■ Short exercise
Rewrite the material, swapping each "winding road" for "curving road" and changing nothing else. Omit the pictures from your version.
[start of Stored records]
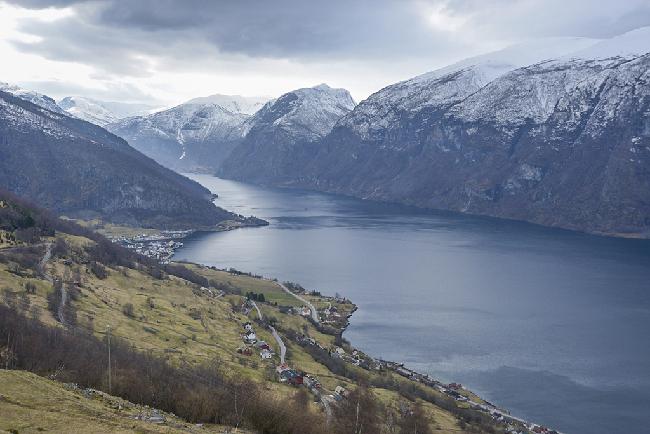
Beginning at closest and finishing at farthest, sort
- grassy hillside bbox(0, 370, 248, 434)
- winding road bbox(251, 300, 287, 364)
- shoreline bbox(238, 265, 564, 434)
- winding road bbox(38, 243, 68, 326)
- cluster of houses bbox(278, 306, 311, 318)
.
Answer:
[end of Stored records]
■ Answer
Beginning at closest and finishing at farthest, sort
- grassy hillside bbox(0, 370, 248, 434)
- curving road bbox(251, 300, 287, 364)
- shoreline bbox(238, 265, 564, 434)
- curving road bbox(38, 243, 68, 326)
- cluster of houses bbox(278, 306, 311, 318)
.
Answer:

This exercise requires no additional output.